Coro­na, die Schu­len – und die Familiengerichte

Für die Ent­schei­dung über eine an ein Amts­ge­richt gerich­te­te Anre­gung, die auf gericht­li­che Anord­nun­gen gegen eine Schu­le gemäß § 1666 Abs. 1 und 4 BGB wegen Coro­na-Schutz­maß­nah­men zielt, sind die Amts­ge­rich­te als Fami­li­en­ge­rich­te zustän­dig. Die Ver­wei­sung eines sol­chen Ver­fah­rens an ein Ver­wal­tungs­ge­richt ist aus­nahms­wei­se wegen eines gro­ben Ver­fah­rens­ver­sto­ßes nicht bindend.

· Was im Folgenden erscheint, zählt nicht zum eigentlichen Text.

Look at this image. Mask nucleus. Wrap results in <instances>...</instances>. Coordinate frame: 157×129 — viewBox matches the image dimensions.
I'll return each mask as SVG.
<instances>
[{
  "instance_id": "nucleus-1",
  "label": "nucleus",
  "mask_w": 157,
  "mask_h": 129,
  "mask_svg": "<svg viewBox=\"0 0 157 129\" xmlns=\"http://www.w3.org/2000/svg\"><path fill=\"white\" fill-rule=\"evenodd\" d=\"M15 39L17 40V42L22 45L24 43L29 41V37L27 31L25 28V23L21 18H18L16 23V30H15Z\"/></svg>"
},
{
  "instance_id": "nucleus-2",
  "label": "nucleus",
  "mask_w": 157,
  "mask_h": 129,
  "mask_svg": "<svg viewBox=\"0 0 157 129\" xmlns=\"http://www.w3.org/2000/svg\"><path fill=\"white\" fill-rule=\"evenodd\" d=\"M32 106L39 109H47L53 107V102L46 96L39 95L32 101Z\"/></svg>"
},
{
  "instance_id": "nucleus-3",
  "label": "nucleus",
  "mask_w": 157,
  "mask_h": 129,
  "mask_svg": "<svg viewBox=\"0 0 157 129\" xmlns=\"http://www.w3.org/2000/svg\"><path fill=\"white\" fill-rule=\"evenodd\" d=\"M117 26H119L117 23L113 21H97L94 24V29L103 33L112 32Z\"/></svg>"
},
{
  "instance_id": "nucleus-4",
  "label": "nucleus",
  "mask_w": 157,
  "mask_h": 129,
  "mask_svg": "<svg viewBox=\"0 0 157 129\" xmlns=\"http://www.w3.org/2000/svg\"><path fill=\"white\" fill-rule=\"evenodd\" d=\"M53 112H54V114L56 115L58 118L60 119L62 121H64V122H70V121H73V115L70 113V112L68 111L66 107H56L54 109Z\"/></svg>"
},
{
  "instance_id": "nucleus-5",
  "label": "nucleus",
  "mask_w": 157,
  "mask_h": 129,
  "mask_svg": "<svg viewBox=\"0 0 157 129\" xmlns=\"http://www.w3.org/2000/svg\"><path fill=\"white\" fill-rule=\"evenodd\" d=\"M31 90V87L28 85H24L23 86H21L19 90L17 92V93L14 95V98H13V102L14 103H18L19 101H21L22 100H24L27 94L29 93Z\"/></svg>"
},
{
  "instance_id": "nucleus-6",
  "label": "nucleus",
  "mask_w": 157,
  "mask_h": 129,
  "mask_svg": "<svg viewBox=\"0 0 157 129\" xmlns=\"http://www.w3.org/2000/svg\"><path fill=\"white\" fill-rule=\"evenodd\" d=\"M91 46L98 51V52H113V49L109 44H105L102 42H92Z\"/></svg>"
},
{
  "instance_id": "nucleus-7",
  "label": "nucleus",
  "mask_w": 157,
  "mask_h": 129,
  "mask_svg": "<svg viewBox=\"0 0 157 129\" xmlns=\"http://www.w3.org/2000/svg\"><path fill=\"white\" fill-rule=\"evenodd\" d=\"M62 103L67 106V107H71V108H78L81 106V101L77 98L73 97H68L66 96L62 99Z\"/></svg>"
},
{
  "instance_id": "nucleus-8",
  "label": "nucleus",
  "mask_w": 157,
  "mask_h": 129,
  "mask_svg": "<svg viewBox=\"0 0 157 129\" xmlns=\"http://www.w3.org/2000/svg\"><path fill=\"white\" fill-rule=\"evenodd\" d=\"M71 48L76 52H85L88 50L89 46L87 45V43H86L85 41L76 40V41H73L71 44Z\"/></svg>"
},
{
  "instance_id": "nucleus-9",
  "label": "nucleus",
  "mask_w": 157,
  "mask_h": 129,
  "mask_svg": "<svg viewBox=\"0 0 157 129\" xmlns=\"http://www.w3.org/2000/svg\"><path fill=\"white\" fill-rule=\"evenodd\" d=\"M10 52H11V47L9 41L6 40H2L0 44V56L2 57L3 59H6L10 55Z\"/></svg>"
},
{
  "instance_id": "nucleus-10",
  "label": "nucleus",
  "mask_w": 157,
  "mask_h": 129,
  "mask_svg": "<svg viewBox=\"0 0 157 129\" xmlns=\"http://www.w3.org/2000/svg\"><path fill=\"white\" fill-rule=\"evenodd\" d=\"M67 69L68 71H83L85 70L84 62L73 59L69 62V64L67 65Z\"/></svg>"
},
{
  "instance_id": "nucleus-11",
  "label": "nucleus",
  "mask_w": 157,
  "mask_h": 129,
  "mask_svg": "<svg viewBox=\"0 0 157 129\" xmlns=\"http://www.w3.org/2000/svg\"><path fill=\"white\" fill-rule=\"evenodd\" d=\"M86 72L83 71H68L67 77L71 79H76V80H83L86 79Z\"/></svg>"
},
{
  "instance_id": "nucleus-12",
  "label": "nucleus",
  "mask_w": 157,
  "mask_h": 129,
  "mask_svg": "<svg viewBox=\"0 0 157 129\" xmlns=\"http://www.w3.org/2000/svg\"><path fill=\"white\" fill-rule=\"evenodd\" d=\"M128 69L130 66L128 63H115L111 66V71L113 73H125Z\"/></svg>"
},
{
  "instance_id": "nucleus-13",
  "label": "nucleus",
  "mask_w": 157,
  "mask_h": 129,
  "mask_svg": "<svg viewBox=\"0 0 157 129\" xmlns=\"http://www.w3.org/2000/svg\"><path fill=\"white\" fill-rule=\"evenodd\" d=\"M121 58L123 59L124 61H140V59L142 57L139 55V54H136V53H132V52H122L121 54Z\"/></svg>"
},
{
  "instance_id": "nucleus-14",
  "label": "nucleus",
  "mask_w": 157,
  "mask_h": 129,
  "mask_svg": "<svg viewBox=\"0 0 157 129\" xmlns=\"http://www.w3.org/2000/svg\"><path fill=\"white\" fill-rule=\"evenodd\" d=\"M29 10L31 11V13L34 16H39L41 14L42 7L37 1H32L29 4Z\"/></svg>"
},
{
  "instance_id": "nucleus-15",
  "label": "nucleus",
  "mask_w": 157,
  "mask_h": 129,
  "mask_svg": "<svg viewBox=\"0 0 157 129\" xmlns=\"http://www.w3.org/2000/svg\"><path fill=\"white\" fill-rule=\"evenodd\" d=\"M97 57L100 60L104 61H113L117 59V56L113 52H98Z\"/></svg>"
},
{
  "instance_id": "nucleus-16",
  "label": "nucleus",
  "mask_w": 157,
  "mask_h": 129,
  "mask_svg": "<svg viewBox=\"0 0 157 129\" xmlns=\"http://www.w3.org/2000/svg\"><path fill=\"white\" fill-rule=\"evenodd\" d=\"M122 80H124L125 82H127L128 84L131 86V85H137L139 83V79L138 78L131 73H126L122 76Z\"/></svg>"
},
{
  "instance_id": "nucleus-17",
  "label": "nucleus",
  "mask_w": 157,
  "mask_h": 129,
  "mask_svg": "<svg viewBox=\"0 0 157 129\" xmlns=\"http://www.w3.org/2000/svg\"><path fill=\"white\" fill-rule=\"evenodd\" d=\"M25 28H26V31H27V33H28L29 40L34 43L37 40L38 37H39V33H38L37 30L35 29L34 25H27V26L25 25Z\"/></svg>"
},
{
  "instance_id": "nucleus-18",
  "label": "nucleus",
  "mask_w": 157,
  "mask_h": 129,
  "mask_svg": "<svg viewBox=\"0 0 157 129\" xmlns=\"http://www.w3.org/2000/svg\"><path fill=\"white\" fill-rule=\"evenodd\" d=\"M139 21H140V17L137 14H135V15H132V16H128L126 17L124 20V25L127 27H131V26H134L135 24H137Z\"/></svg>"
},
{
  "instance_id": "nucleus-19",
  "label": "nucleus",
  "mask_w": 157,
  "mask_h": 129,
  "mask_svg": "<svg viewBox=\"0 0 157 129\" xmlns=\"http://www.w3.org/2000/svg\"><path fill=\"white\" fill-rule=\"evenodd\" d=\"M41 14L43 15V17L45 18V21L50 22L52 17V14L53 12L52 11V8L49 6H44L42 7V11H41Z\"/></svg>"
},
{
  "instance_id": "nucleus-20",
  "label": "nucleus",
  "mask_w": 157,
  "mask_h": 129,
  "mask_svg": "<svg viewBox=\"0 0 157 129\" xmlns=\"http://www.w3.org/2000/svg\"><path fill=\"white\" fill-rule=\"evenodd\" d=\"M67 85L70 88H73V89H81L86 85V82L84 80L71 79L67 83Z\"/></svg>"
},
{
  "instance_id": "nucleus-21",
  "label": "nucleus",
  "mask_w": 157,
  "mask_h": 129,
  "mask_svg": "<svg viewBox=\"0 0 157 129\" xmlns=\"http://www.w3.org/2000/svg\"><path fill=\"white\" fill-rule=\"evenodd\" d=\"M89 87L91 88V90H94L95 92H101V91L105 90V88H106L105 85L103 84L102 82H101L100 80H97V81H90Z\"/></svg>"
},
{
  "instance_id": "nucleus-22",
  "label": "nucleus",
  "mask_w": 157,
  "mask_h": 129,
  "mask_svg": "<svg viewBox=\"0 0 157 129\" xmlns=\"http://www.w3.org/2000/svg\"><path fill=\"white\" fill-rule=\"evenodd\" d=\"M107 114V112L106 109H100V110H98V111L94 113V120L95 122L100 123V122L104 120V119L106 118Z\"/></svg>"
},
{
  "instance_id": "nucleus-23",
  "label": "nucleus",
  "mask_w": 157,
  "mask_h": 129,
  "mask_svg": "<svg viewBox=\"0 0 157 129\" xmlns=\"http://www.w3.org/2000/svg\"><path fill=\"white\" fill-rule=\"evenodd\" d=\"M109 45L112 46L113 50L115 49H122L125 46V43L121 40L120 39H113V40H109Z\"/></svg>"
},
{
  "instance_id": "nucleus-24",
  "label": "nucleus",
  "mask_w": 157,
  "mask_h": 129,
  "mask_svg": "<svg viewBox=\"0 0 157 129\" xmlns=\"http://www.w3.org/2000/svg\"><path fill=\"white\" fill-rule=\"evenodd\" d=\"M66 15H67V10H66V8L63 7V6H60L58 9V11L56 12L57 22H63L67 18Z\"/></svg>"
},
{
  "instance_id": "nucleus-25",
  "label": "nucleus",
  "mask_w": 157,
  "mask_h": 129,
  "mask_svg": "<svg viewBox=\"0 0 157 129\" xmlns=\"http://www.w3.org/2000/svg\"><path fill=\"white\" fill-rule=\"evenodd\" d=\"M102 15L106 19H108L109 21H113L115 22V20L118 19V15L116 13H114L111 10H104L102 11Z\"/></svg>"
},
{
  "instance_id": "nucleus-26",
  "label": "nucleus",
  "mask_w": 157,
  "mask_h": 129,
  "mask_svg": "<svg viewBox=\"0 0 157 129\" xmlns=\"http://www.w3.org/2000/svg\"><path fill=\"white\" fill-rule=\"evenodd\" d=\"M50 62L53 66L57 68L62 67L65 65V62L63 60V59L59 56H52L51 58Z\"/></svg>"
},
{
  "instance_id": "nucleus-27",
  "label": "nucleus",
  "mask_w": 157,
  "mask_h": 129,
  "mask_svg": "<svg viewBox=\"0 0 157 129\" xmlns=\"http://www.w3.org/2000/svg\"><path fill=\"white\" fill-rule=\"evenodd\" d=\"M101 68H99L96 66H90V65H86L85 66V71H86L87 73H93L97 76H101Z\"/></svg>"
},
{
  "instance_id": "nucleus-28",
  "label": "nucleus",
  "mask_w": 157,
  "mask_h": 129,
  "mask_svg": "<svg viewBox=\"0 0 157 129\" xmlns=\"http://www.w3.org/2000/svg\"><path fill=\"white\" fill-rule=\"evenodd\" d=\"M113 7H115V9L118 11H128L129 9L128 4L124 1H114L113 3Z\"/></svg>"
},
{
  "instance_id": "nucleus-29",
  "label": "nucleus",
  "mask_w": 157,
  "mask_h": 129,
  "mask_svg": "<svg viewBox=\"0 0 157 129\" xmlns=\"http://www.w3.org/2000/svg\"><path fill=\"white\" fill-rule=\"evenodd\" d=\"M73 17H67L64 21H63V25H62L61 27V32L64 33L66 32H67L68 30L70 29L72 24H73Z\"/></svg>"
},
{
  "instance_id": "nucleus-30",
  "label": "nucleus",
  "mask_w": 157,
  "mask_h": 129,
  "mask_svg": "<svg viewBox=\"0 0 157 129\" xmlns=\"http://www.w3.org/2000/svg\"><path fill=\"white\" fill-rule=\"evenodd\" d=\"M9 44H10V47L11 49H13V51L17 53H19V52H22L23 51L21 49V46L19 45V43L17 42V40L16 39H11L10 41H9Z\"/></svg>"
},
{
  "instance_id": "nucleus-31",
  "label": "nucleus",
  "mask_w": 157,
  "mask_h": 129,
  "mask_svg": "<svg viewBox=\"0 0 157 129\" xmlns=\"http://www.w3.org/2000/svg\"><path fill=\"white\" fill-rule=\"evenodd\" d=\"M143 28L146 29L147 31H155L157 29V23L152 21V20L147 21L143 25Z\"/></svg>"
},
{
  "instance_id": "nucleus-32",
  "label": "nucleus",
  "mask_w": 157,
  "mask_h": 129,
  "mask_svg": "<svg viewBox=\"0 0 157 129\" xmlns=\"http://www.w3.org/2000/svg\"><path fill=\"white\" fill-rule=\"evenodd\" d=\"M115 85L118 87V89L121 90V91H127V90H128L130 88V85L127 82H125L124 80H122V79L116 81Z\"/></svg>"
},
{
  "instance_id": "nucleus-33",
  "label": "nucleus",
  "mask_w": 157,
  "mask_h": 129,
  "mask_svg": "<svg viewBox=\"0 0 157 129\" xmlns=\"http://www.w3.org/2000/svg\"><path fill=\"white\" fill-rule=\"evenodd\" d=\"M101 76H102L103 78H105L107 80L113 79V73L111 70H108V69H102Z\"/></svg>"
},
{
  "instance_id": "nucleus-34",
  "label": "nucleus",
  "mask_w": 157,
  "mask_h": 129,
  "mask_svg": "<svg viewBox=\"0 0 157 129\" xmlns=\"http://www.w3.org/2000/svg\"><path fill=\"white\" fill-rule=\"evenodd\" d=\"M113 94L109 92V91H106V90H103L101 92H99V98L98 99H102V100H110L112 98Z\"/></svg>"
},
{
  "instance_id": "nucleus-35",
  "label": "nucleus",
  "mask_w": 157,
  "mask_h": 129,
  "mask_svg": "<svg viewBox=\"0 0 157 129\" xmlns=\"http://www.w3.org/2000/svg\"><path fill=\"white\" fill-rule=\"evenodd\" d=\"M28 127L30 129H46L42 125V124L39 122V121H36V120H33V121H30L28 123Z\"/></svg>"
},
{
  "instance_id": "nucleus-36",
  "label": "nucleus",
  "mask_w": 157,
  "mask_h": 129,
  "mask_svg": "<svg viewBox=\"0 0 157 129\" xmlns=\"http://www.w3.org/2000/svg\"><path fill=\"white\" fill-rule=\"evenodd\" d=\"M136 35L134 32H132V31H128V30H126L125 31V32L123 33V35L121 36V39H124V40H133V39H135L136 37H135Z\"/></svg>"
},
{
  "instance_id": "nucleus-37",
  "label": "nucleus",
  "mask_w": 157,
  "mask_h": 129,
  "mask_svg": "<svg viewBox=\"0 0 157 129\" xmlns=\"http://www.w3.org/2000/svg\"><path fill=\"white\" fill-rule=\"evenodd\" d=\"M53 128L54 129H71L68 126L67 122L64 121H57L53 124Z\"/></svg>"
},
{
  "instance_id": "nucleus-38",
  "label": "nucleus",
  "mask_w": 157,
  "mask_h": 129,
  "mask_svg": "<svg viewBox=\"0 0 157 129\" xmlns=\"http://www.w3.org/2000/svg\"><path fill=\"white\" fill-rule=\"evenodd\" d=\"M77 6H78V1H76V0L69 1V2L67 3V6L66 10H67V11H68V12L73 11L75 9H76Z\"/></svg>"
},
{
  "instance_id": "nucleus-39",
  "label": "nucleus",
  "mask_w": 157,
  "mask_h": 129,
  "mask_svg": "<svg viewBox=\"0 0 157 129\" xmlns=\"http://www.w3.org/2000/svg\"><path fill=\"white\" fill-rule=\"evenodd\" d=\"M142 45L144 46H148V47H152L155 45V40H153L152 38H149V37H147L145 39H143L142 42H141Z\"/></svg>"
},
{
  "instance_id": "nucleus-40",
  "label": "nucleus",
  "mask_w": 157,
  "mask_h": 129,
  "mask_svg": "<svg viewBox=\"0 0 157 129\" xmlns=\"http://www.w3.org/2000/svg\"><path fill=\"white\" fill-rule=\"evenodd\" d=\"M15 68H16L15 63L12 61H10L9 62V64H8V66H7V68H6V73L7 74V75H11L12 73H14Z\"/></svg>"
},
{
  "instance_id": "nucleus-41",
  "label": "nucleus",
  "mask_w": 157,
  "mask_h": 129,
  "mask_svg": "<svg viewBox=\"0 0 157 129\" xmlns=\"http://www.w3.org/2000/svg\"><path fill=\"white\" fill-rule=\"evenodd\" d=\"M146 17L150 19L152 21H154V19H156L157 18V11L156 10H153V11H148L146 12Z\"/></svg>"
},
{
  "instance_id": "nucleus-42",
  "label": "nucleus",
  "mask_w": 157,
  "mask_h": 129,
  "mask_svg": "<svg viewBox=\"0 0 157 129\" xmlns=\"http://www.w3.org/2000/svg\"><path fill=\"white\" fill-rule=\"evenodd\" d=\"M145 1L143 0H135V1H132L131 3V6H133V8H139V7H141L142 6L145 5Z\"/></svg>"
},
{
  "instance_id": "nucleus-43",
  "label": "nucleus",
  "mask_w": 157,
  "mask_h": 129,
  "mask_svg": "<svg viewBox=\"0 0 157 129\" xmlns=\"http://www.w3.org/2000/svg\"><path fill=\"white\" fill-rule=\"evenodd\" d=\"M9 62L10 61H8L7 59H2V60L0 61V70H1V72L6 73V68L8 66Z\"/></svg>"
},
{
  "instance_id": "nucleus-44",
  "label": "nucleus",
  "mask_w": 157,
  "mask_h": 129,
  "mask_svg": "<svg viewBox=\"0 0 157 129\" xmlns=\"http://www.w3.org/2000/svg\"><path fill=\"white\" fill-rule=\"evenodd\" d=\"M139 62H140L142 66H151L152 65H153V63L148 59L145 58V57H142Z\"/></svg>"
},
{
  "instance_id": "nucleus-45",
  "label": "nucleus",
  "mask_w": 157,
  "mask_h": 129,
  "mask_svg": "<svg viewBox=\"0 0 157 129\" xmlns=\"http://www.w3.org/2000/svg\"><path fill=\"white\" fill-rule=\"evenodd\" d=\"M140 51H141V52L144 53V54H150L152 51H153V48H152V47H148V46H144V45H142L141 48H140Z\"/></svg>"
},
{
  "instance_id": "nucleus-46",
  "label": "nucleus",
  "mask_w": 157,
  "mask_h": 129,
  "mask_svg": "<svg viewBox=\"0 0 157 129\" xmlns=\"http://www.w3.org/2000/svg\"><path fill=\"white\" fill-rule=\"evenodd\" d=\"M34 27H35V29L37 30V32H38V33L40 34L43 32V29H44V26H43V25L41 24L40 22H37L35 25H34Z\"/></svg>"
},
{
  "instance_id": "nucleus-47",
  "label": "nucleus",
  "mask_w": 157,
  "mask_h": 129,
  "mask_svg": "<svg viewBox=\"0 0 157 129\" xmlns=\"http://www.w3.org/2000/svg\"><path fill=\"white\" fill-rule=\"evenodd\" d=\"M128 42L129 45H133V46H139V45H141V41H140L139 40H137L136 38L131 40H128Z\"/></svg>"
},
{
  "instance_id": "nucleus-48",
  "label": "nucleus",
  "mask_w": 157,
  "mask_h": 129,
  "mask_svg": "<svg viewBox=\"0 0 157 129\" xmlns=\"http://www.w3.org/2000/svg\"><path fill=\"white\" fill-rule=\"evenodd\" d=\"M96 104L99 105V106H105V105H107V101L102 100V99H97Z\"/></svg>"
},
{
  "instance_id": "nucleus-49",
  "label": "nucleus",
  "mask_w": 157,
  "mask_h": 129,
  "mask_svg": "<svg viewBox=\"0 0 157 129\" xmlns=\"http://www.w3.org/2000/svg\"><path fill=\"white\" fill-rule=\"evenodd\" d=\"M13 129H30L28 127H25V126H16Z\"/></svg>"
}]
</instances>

Coro­na, die Schu­len – und die Familiengerichte

Das hat jetzt das Bun­des­ver­wal­tungs­ge­richt in Leip­zig auf zwei Ver­fah­ren aus Nord­rhein-West­fa­len ent­schie­den: Die Eltern min­der­jäh­ri­ger Schü­ler hat­ten beim Amts­ge­richt Teck­len­burg die Ein­lei­tung eines Ver­fah­rens gem. § 1666 Abs. 1 und 4 BGB zur Been­di­gung der von ihnen befürch­te­ten nach­hal­ti­gen Gefähr­dung des Kin­des­wohls ange­regt, die sich u.a. auf­grund schul­in­ter­ner Anord­nun­gen zum Tra­gen eines Mund- und Nasen­schut­zes sowie zur Ein­hal­tung von Min­dest­ab­stän­den zu ande­ren Per­so­nen erge­be. Das Amts­ge­richt Teck­len­burg hat mit Beschlüs­sen vom 23. April 2021 den Rechts­weg zu den ordent­li­chen Gerich­ten für unzu­läs­sig erklärt und den Rechts­streit an das Ver­wal­tungs­ge­richt Müns­ter ver­wie­sen. Das Ver­wal­tungs­ge­richt Müns­ter wie­der­um hat den Ver­wal­tungs­rechts­weg für unzu­läs­sig erklärt und das Bun­des­ver­wal­tungs­ge­richt zur Bestim­mung der Zustän­dig­keit ange­ru­fen1.

Das Bun­des­ver­wal­tungs­ge­richt befand nun, dass das Amts­ge­richt Teck­len­burg – Fami­li­en­ge­richt – trotz der Ver­wei­sungs­be­schlüs­se vom 23. April 2021 zustän­dig geblie­ben ist:

Zwar ist eine Ver­wei­sung für das Gericht, an das das Ver­fah­ren ver­wie­sen wor­den ist, grund­sätz­lich bin­dend. Das gilt jedoch nicht, wenn die Ent­schei­dung bei ver­stän­di­ger Wür­di­gung nicht mehr nach­voll­zieh­bar erscheint und offen­sicht­lich unhalt­bar ist. Ein der­ar­tig qua­li­fi­zier­ter Ver­fah­rens­ver­stoß des Amts­ge­richts liegt hier vor. Denn die Eltern hat­ten sich in ihrem Schrei­ben an das Amts­ge­richt aus­drück­lich dar­auf beschränkt, ein fami­li­en­ge­richt­li­ches Tätig­wer­den gegen die Schu­le auf der Grund­la­ge des § 1666 Abs. 1 und 4 BGB anzu­sto­ßen. Unter­las­sungs­an­sprü­che gegen die Schu­le, über die die Ver­wal­tungs­ge­rich­te zu ent­schei­den hät­ten, haben sie nicht gel­tend gemacht. Über Maß­nah­men gemäß § 1666 BGB ent­schei­det das Amtsgericht/​Familiengericht jedoch selb­stän­dig von Amts wegen. Es hät­te kei­ne Ver­wei­sung aus­spre­chen, son­dern – da fami­li­en­ge­richt­li­che Anord­nun­gen gegen­über Behör­den recht­lich aus­ge­schlos­sen sind – ent­we­der auf die Eröff­nung eines Ver­fah­rens ver­zich­ten oder ein bereits eröff­ne­tes Ver­fah­ren ein­stel­len müssen.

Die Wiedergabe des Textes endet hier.